I tossed the coin into the pit, watched as it tumbled over the smooth surface and then fell into the dark soil.
Lou and Harleigh Rose were beside me in the next instant, wrapping their arms around me as they collected their own coins and prepared to drop them in.
“You were king of my heart long before you were anyone else’s,” H.R. whispered as she white-knuckled the coin and stared with unseeing eyes into the pitted earth. “You kept me safe even when I didn’t want to let you. Love you, big bro.”
Lou leaned into my side heavily as she breathed deeply through her pretty tears. “This is the second man I love who I’ve put in this earth…my only consolation is that now they’re together.”
She tossed the coin in and then pressed a kiss to my head before going to Z, who stood off to the side looking hollow and dazed with grief.
One by one, the brothers stepped up to toss their own coins and say words about their fallen brother. Then family went. Lila cried so hard Nova had to step forward to take her under his arm and usher her away from the grave, and Bea held her mother’s hand so tightly, it was a wonder she didn’t break bones.
I watched them and their grief gather like a great wave off in the distance, and as more and more people emptied their sorrow into the grave, I felt it loom over me, threatening to consume me.
“You’re stronger than you know,” Sander told me, somehow sensing I was about to break.
“We’re almost there, Queenie,” Wrath said, stepping close so his hulking shoulder pressed into my side. “Give it a few more minutes and then it will all stop.”
God, but I wanted it to stop.
Witnessing how many people loved my man was not soothing. It was like a thousand javelins all impaled through my chest, fixing me to this spot even as I bled out all over my feet.
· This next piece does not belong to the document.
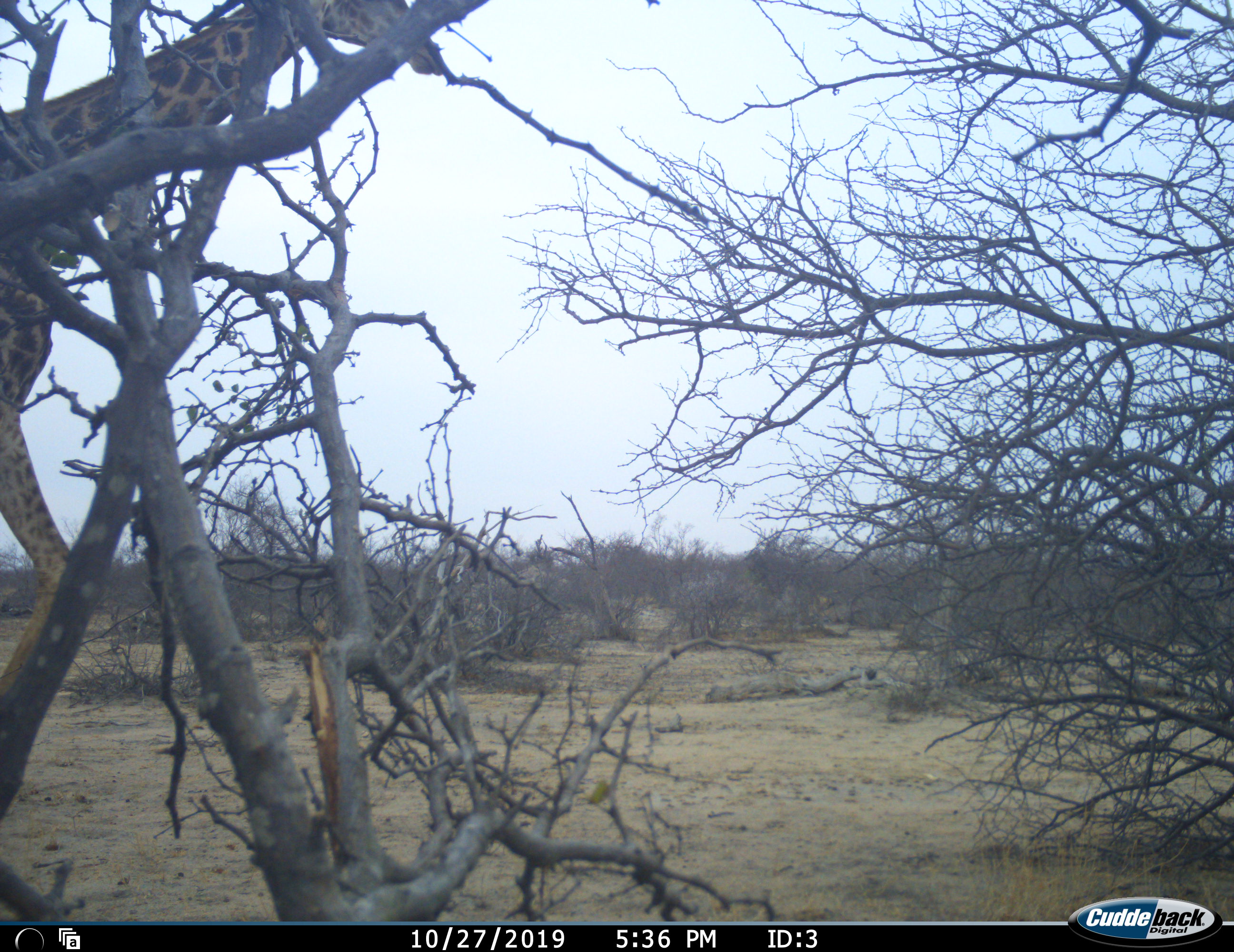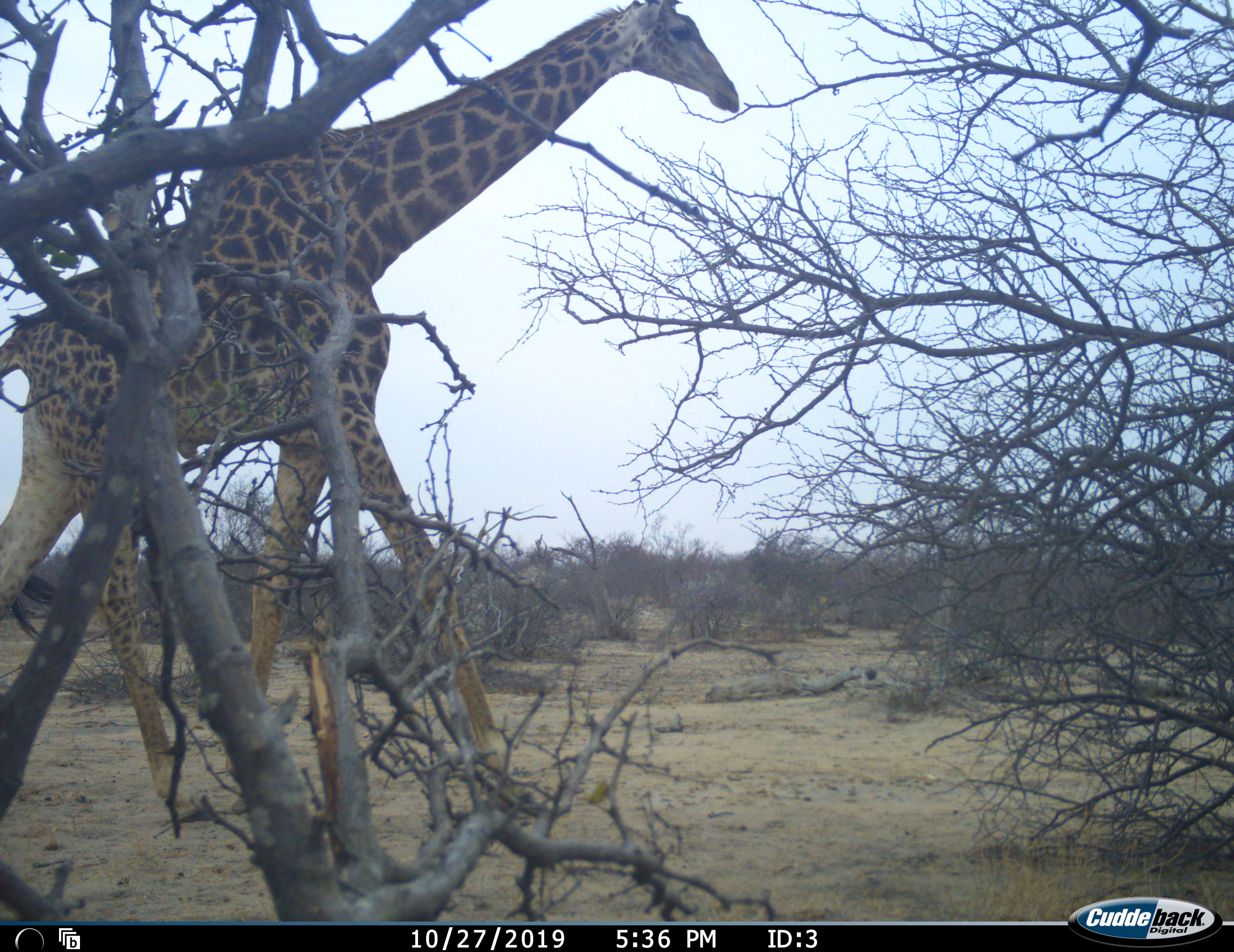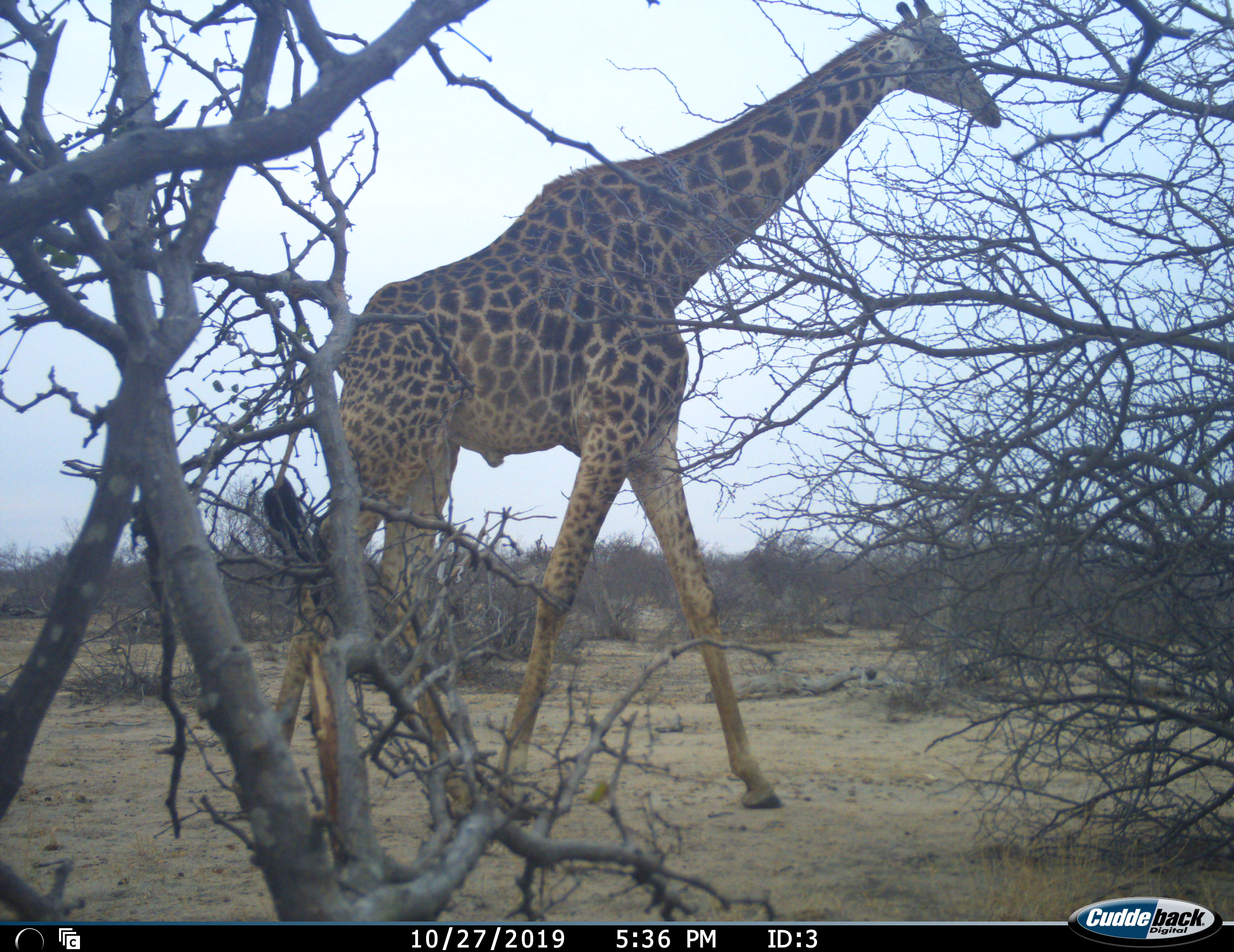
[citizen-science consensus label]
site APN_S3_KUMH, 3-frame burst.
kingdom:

Slowly, finally, the ceremony was over, and Zeus stepped up to invite everyone back to the clubhouse for the reception.
I didn’t move, and no one made me. A few of the brothers rounded out the circle of loved ones barring me from well-wishers, and
they finally all dissipated. Only then did the club leave, each brother touching me in some way, trying to fill the emptiness in me with their love.
“Gotta say it,” Buck grunted as he clamped a meaty hand over my shoulder and dipped his head down to look me in the face. “We had a bad go of it the past few months with Z locked up, butted heads ’cause I’m an old dog not likin’ new tricks…but fuck me, Cress, I loved that kid like he was my own. You gotta know how sorry I am that he might’a died not knowin’ that.”
“Oh honey,” I said, overcoming my own selfishness for long enough to wrap the burly older man in a tight hug. He smelled of gasoline and leather, and I was thrown back to those early days of loving King when he’d gotten Buck to drive me to and from work on his huge Harley. “Whatever your issues lately, there wasn’t a day that passed that King didn’t love and respect you. He just…he just wasn’t the kind to take an intellectual difference personally. You have to know he loved you.”
Buck cleared his throat compulsively a few times, trying to clear the tears. “Yeah, yeah, I guess I knew that. Just needed someone to say it, yeah know?”
“I know,” I said because I did. King had loved me with everything he had, but now he wasn’t here, so I had no one to tell me that. No matter what, knowing something and having that same thing said to you were two very different things.
“Come on, old man,” Nova said with a watered-down version of his signature movie star smile as he collected Buck and moved him away. “Let’s drink away our pain.”
“Only thing to do,” Buck agreed as they walked away over to the last dozen bikes parked on the grass beside the street.
“I’ll take the rest with me,” Zeus offered as he stepped close to my side and palmed the back of my head in one big hand in order to curl me into his chest for a hug. “You still ’ere as long as ya want, yeah?”